The UK Independence Party also points to the global free trade agreements struck by Switzerland and say that they have achieved more than the EU and provide a model for what could be achieved by the UK. In fact, the EU has free trade agreements in place or in the pipeline with all the significant economies, except China, with which Switzerland has a deal. If one examines the terms of the Swiss-Chinese agreement, it is notable how bad the terms are and how particularly bad they would be if they applied to an agreement between the UK and China.
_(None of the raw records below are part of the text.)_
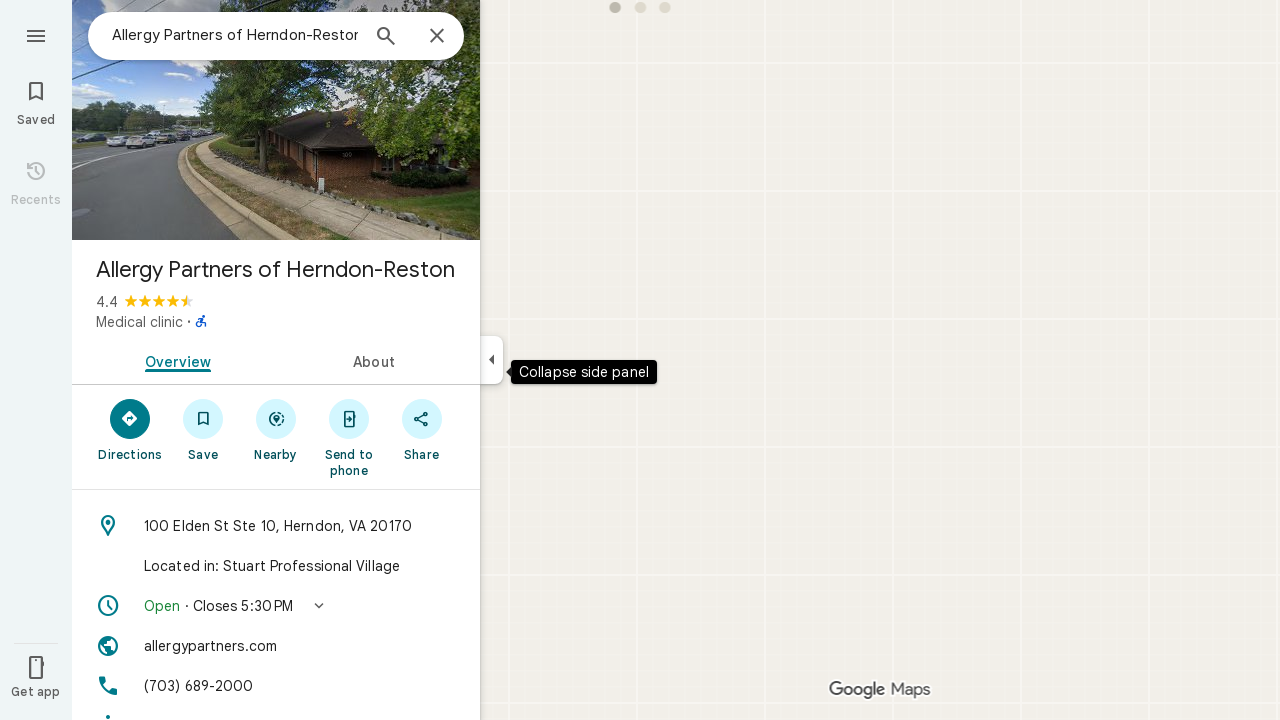

--- FILE ---
content_type: text/javascript; charset=UTF-8
request_url: https://www.google.com/maps/_/js/k=maps.m.en.n_WT5wThvbM.2021.O/ck=maps.m.-gU-8QwgQRU.L.W.O/am=yAEAIEIABA/rt=j/d=1/exm=Fm2MUd,JxdeQb,LsiLPd,SuCOhe,a,b,b8h8i,cQ25Ub,ds,dw,dwi,e7Hzgb,en,enr,ep,jF2zFd,log,lp,mmm,mo,nrw,ob,obp,owc,per,ppl,pwd,sc,sc2,smi,smr,sp,std,stx,ti,uA7o6c,vcr,vd,vlg,vwr,wrc/ed=1/rs=ACT90oGG3nTiV4E3E_roaGLZQl08rYczwA/ee=EVNhjf:pw70Gc;EmZ2Bf:zr1jrb;Jcvnlc:Fm2MUd;JsbNhc:Xd8iUd;K5nYTd:ZDZcre;LBgRLc:XVMNvd;LEikZe:byfTOb,lsjVmc;NJ1rfe:qTnoBf;NPKaK:PVlQOd;OTuumd:dvPKEc;Pjplud:EEDORb;QGR0gd:Mlhmy;RRPQbd:kUWD8d;SNUn3:ZwDk9d;Uvc8o:VDovNc;YIZmRd:A1yn5d;Zmbpue:Evvy6c;cEt90b:ws9Tlc;dIoSBb:SpsfSb;dowIGb:ebZ3mb;eBAeSb:zbML3c;erYydb:A5vBAf;h57qod:J877qc;iFQyKf:vfuNJf;lOO0Vd:OTA3Ae;nPNOHf:GK91Cc;oGtAuc:sOXFj;qQEoOc:KUM7Z;qafBPd:ovKuLd;qddgKe:xQtZb;ugi2Tb:fRlxLd;wR5FRb:siKnQd;yxTchf:KUM7Z/m=Evvy6c,Zmbpue,WAcdn?cb=M
body_size: 752
content:
"use strict";this._=this._||{};(function(_){var window=this;
try{
_.Md("Evvy6c");
var Vzb=function(a){switch(a){case 1:return 1;case 2:return 2;case 3:return 3;case 4:return 4;case 5:return 5;case 6:return 6;case 7:return 7}},Wzb={hJb:_.HJa};
_.hf(_.D1a,class extends _.Kp{static vc(){return{service:{Ha:_.$yb,nBa:_.$eb}}}constructor(a){super();this.Ha=a.service.Ha;this.nBa=a.service.nBa}run(a){if(a.DXa)Wzb.hJb(a.DXa,{target:"_blank"});else{const b=new _.XH(this.Ha.ab(),this.nBa.Db.get());_.VH(b,a.qIb,Vzb(a.Mv),void 0,void 0,!1,!0);_.qx(a.flow,_.WH(b));a.LC&&_.lx(_.ox(_.WH(b)),a.LC.O);_.OH(a.flow);this.Ha.Yb(b.tb(),a.flow)}}});
_.Nd();
}catch(e){_._DumpException(e)}
try{
_.Md("Zmbpue");
_.Yeb=new _.Ye(_.wZa);
_.Nd();
}catch(e){_._DumpException(e)}
try{
_.VWb=function(a,b){return _.u(a,1,b)};
}catch(e){_._DumpException(e)}
try{
_.Md("WAcdn");
var bXb=function(){var a=_.aj(_.Yi()).toString();({fIe:f="google.rwl",GNe:e="rw_script",Tka:d="",ZLb:c=!1,zIe:b=null}={ZLb:WWb});var b,c,d,e,f;XWb||(XWb=_.jp(),YWb=_.Jh("SCRIPT"),YWb.id=e,_.Bta(f,()=>XWb.resolve(new ZWb)),_.ud(YWb,_.nd(b??(c?$Wb:aXb),new Map([["key","AIzaSyAQiTKe3tivKXammrJ6ov6u8E7KwZPNFss"],["authuser",a],["hl","en"],["callback",f],["extra_params",d]]))),_.nFa(document.head,YWb));return XWb.promise},WWb=!!(_.vk[1]&128);var XWb=null,YWb=null,$Wb=(0,_.md)`https://maps-api-reviews-dev.corp.google.com/maps/api/js/reviews`,aXb=(0,_.md)`https://www.google.com/maps/api/js/reviews`,ZWb=class{createPublishReviewFlow(a,{initialRating:b,attribution:c,entryPoint:d,skipEditReviewConfirmation:e=!1,contributeMore:f,showFollowOnFlow:g=!1,skipThankYouPage:h=!1,addPhotoType:l=3}={}){const m=_.jBa(_.pd("Yllh3e"),_.q5a)?.Kf();return google.places.reviews.createPublishReviewFlow({placeId:a,initialRating:b,attribution:c,entryPoint:d,
skipEditReviewConfirmation:e,contributeMore:f,showFollowOnFlow:g,skipThankYouPage:h,addPhotoType:l,basePageEventIdJspb:m})}};var dXb=function(a,b,c,d,e,f,g,h){h={skipEditReviewConfirmation:!0,showFollowOnFlow:!0,skipThankYouPage:!!h,contributeMore:"shownoaction",addPhotoType:1};e&&(h.initialRating=e);d&&(h.attribution=d);g!==void 0&&(h.entryPoint=g);const l=b.createPublishReviewFlow(c,h),m=_.QJ(_.q.ka.Vzb),n=_.QJ(_.q.ka.Wzb),p=_.QJ(_.q.ka.Tzb);m.appendChild(n);m.appendChild(p);_.Bh(r=>{r.By(m)});f&&(l.addListener("publish",r=>{cXb(!0,n,f,r)}),l.addListener("cancel",()=>{cXb(!1,p,f)}),l.addListener("contributemore",()=>
{const r=new _.ph(_.jh(),"review_contribute_more");l.end();a.EC.run({flow:r,Mv:3,LC:_.q.ka.Uzb});r.done("main-actionflow-branch")}),l.addListener("contributoridentityupdated",r=>{r=r.updatedContributorIdentity;var v=_.VWb(new _.Do,r.displayName);v=_.u(v,2,r.photoUrl);v=_.u(v,3,r.obfuscatedGaiaId);_.lob=_.u(v,4,r.identityToken)}))},cXb=function(a,b,c,d){_.Bh(f=>{f.Mj(b,3)});const e=new _.ph(_.jh(),"review_publish");c&&c(a,e,d);e.done("main-actionflow-branch")};
_.hf(_.z4a,class extends _.Kp{static vc(){return{service:{EC:_.Yeb}}}constructor(a){super();this.EC=a.service.EC}load(a,b,c,d,e,f){bXb().then(g=>{dXb(this,g,a,b,c,d,e,f)})}});
_.Nd();
}catch(e){_._DumpException(e)}
}).call(this,this._);
// Google Inc.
Switzerland also contributes to EU budgets. The Swiss contribution is substantially lower than the Norwegian contribution. If the UK paid the same per capita rate its net contribution would fall by 55%. However, contributions are in part meant to cover the costs of the EU ensuring and developing the freedoms in the Treaty as well as flanking measures such as the Common Foreign and Security Policy. Neutral Switzerland has much more limited ambition as regards security measures than the UK, and has no bilateral agreement with the EU on services and capital – all key issues from a UK perspective.
Will the Swiss-EU arrangement endure? The EU does not consider it to be viable on a continuing basis. In 2010, the Council of the EU said “the approach taken by Switzerland to participate in EU policies and programmes through sectoral agreements in more and more areas in the absence of any horizontal institutional framework, has reached its limits and needs to be reconsidered.” And last year, the Swiss population voted by referendum to restrict immigration. This potentially means that if an implementing law were adopted by the Swiss government, then Switzerland would be in breach of the bilateral agreement on free movement of people. If this were the case, then the “guillotine” could be triggered and all the agreements fall away.
- This article is adapted from the Policy Network’s paper, What Would Out Look Like? Testing Eurosceptic Alternatives to EU Membership, where fuller links and citations can be found. It represents the views of the authors and not the London School of Economics.
- Pat McFadden is shadow minister for Europe and Andy Tarrant is his advisor on the EU referendum.